States urged to strengthen value chains for post Covid-19 economic recovery

Regional states should strengthen existing value chains both at the regional and global level and develop new ones to unlock the transformative potential in manufacturing and industrial sectors in COMESA. This will enable the region to fully participate in the African Continental Free Trade Area (AfCFTA) while keeping pace with changing production and consumption patterns both globally and regionally.

This was among recommendations made at the 8th COMESA annual research forum conducted from 13 – 16 September 2021. This recommendation is part of the strategic interventions to fast-track the recovery process from the COVID-19 pandemic that has negatively affected trade.

The forum further called for enhanced economic diversification in the region, maximizing on gains made in other sectors in the wake of the COVID-19 pandemic.
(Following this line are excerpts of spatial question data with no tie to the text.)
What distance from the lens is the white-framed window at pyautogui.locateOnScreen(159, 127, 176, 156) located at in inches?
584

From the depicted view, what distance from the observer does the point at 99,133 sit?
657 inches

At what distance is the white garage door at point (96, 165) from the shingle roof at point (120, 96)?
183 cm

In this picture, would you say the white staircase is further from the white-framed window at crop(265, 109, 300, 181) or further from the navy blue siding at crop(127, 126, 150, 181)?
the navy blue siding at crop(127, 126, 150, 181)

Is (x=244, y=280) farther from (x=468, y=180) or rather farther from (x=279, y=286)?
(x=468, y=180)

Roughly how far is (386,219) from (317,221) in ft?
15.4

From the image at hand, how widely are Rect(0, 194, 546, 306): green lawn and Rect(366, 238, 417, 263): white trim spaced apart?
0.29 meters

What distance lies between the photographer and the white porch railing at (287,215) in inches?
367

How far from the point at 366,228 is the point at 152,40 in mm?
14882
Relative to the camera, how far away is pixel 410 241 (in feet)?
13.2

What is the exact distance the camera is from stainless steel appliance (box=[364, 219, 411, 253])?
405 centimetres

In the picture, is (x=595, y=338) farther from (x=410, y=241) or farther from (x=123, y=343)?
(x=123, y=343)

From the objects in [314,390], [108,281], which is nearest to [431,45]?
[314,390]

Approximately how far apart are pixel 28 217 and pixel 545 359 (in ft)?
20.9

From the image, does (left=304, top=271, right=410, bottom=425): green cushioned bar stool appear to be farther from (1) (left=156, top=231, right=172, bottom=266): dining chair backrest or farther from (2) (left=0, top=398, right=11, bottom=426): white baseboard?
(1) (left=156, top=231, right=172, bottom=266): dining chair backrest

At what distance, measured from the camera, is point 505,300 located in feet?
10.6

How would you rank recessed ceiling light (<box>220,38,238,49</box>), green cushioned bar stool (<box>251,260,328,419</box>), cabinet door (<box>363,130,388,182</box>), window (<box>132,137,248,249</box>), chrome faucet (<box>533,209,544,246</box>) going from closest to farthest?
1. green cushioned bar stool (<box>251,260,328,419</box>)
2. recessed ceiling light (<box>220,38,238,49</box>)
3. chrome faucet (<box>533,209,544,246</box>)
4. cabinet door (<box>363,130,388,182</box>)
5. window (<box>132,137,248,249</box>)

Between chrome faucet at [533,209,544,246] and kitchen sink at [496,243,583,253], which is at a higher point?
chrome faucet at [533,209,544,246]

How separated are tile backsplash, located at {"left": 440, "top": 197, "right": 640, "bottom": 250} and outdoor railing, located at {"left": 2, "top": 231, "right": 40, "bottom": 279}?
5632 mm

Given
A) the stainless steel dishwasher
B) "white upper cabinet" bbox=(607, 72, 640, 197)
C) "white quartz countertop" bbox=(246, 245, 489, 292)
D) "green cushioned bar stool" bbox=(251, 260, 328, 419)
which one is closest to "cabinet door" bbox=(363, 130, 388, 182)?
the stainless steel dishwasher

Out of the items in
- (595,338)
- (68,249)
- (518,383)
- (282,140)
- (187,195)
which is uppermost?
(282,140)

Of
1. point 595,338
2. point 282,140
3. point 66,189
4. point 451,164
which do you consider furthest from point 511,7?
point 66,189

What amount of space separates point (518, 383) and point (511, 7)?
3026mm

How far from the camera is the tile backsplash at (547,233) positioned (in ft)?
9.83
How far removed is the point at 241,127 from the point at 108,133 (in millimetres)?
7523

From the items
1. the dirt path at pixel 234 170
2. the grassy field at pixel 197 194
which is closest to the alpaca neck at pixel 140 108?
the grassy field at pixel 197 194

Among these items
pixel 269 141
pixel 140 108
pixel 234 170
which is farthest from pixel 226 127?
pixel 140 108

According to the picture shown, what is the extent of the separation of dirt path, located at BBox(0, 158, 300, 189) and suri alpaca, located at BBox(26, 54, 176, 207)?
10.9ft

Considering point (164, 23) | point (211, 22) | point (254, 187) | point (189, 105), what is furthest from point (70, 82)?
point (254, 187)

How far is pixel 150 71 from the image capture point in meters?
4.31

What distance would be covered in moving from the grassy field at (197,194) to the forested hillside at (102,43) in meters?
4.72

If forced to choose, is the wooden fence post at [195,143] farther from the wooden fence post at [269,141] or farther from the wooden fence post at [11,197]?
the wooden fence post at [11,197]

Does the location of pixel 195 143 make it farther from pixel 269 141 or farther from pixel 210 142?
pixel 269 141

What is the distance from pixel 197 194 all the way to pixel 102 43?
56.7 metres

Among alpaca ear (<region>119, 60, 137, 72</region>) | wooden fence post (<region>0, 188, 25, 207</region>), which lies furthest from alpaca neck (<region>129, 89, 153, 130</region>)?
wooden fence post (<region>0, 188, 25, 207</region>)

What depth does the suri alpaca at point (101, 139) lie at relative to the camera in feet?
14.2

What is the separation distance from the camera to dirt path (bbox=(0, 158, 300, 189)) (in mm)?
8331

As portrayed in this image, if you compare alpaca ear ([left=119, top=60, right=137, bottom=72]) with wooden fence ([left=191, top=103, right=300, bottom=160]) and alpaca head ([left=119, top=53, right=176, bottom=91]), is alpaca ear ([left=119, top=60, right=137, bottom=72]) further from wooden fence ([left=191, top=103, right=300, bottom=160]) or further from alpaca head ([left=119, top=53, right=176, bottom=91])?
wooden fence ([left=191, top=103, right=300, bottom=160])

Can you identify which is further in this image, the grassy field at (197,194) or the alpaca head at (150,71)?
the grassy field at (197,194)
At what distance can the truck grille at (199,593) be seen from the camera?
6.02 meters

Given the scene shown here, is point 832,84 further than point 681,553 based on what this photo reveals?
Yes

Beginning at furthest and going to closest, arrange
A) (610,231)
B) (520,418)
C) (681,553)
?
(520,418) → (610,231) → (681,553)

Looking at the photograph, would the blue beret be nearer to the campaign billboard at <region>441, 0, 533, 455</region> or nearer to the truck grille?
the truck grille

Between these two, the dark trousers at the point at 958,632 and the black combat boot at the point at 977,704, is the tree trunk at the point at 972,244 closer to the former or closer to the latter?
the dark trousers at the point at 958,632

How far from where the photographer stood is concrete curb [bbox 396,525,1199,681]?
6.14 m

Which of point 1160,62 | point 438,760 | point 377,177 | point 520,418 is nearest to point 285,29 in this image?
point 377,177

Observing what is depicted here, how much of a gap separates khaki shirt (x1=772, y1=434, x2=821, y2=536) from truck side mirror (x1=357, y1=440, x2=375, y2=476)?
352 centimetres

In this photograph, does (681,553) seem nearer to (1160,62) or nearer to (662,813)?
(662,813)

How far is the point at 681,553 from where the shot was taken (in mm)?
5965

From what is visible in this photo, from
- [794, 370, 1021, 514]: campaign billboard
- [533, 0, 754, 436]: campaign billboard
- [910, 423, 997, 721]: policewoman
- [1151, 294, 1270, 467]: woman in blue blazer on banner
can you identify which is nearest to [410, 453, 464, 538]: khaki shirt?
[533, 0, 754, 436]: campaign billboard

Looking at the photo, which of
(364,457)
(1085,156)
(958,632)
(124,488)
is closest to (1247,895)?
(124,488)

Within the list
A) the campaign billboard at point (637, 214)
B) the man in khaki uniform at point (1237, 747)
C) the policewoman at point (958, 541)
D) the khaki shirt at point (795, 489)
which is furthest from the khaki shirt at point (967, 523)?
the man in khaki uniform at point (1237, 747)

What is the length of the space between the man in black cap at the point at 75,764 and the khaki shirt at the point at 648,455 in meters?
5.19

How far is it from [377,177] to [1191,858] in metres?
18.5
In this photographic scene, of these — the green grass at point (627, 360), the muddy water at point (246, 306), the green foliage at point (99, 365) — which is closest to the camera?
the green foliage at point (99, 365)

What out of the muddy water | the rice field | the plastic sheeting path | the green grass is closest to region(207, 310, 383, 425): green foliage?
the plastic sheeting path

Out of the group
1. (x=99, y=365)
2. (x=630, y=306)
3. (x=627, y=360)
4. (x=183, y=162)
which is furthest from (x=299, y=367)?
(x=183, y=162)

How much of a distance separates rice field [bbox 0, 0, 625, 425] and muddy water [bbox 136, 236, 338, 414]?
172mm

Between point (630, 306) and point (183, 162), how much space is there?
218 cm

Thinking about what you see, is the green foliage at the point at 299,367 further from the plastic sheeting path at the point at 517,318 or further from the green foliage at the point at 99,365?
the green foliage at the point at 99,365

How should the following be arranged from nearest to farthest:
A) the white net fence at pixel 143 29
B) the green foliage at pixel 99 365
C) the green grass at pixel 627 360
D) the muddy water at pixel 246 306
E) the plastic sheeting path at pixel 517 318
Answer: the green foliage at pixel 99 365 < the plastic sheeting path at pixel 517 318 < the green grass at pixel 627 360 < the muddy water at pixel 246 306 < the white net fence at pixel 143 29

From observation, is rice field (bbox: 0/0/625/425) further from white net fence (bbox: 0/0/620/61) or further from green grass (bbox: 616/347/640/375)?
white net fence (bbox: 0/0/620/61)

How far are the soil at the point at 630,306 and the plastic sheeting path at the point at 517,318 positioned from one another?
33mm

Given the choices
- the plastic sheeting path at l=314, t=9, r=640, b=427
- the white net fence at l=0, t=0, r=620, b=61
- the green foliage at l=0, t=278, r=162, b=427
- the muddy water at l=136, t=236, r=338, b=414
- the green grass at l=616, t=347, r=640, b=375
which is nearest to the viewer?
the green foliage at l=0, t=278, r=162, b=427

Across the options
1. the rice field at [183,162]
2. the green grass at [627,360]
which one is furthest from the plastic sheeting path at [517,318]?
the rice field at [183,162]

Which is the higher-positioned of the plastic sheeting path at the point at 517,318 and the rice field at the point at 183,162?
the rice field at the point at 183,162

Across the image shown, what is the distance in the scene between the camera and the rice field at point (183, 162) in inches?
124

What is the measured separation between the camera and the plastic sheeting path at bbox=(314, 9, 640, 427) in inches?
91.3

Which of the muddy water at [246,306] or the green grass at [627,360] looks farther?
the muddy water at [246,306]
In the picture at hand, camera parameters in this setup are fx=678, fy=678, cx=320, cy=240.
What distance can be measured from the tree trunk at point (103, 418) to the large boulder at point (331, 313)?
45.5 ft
These include financial services (mobile money and banking services) and telecommunications, the game-changing initiative in the AfCFTA and Afreximbank’s Pan-African Payment and Settlement System (PAPSS).

According to the forum’s report, leveraging digital trade will generate adequate jobs and ensure transparent, simple, coherent and business friendly rules of origin, which are key to supporting intra-regional trade both in COMESA and across the African continent.

Besides, digitalization of trade instruments will further support economic diversification through adoption of e-trade, e-logistics, and e-legislation under the COMESA Digital Free Trade Area initiative, as well as promoting the diversification of markets for COMESA imports and exports.

The theme of the forum was “Rethinking Trade and Doing Business in the Wake of Covid-19 Pandemic”. Participants from the academia, policy think tanks, government and private sector attended representing the following countries: Burundi, DR Congo, Djibouti, Egypt, Eritrea, Ethiopia, Eswatini, Kenya, Madagascar, Malawi, Mauritius, Seychelles, Tunisia, Uganda, Zambia and Zimbabwe.